CONSIGNE :: Prolongez le billet sur la laideur des réseaux sociaux, placé ci-dessous avant le matériel, en reprenant juste après sa dernière phrase.

EXTRAIT DE LA PAGE ::
<<<<

16 janvier 2023

De la laideur des réseaux sociaux et des autoroutes

En ces temps troublés où Internet est envahi par toutes sortes d'internautes malveillants et haineux, la réflexion de Serge Bouchard sur les réseaux sociaux et les influenceurs devrait nous aider à garder de la distance (Le silence de la chouette).  

«Avant les médias sociaux y'avait autant d'épais, mais on ne les voyait pas. Plus t'es cave, plus t'as de visibilité.» (Guy Nantel, humoriste)

L'influenceur ultra toxique Andrew Tate a récemment été arrêté en Roumanie, ainsi que son frère Tristan et deux citoyennes roumaines, pour des soupçons de trafic d'êtres humains, de viol, de proxénétisme, et la formation d'un groupe criminel organisé agissant en Roumanie, en Grande-Bretagne et aux États-Unis.

>>>>

DONNÉES ENREGISTRÉES ::
<<<<

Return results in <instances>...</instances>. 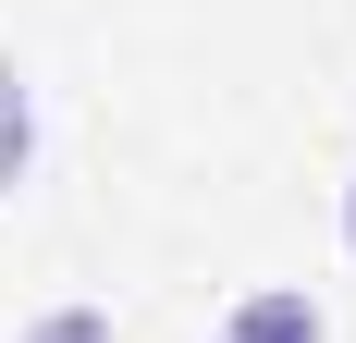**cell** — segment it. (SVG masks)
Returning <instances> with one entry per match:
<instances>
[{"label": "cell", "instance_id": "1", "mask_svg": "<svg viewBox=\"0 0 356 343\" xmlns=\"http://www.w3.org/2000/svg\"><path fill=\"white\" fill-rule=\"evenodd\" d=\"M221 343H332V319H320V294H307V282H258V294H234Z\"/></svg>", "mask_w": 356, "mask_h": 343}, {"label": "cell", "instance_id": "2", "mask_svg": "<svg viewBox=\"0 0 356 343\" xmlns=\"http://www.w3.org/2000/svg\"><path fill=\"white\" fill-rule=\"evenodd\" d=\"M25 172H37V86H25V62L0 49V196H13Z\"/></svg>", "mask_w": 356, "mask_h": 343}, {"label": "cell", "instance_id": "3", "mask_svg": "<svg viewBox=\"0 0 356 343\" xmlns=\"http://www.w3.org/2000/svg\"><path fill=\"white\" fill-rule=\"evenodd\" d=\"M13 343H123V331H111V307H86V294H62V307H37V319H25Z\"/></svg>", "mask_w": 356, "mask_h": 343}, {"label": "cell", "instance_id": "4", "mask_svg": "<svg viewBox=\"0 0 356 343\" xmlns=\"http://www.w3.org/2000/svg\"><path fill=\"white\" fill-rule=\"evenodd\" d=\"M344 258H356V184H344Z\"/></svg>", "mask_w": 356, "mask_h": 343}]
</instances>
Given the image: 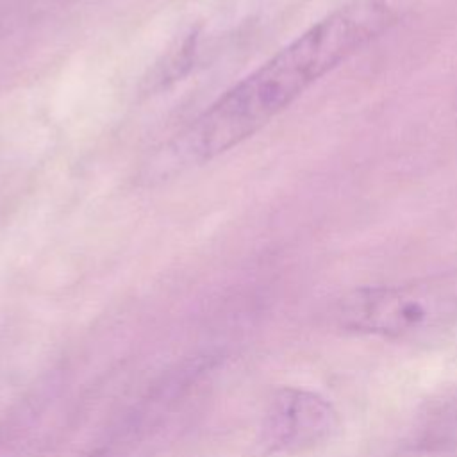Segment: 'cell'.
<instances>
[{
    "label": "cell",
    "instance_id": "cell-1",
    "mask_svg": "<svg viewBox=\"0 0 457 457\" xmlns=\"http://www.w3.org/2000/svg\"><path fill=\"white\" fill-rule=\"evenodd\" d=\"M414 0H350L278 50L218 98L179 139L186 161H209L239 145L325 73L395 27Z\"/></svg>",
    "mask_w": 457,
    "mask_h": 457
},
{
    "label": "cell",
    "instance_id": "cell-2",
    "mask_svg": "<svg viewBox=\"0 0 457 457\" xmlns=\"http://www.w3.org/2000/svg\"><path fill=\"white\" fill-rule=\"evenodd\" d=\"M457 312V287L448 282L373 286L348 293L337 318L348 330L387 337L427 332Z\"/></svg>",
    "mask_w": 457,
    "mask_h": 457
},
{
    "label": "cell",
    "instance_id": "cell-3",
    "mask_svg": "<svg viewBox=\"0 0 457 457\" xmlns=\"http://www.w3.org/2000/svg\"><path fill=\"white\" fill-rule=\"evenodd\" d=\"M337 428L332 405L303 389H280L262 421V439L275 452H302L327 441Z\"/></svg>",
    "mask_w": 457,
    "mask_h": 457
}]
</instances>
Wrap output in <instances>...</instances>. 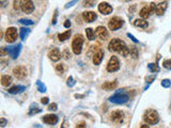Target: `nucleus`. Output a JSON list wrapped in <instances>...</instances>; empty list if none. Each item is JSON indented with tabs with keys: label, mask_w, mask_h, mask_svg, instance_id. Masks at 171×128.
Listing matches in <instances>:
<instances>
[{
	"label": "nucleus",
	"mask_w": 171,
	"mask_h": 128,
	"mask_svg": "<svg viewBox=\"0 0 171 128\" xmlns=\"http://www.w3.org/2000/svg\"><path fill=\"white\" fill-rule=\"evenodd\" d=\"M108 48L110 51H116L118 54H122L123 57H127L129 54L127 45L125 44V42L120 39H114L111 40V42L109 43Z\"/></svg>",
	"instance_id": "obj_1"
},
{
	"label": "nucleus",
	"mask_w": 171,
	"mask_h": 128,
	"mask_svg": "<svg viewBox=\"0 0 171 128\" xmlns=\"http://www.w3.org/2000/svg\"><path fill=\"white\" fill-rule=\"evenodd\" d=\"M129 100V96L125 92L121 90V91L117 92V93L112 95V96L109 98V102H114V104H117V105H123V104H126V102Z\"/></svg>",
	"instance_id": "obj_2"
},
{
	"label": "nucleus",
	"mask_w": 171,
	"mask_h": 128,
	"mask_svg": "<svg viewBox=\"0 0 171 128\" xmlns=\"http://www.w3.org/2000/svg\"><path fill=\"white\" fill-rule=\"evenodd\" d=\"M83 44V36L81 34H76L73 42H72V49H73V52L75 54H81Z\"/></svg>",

>>>>

RÉPONSE ::
      Sur son site l'homme révélait des détails sur la séquestration et les agressions présumées subies par les victimes. Elles auraient été «amenées et hébergées de force dans des immeubles, soumises à des actes de violence physique et de coercition mentale, forcées à se livrer à des actes pornographiques en vue de produire et de diffuser ce contenu via des plateformes de médias sociaux […]».

      Ce monstre avait des propos masculinistes (incel), misogynes, homophobes et racistes propres à inciter la haine. Le gourou pour hommes en détresse répandait la haine des femmes. Il publiait des pensées nauséabondes et dangereuses telles que «il faut dominer sa femme et puis tu l’attrapes, tu lui mets une gifle, tu l’étrangles et tu baises». Ses 33 bagnoles de grand luxe ne l'aideront pas à éviter la prison.

       Avec ses 3 millions de suiveurs, Tate était la terreur des parents. Ce criminel aurait dû être banni du Web à perpétuité, comme on condamne un criminel à la prison à vie.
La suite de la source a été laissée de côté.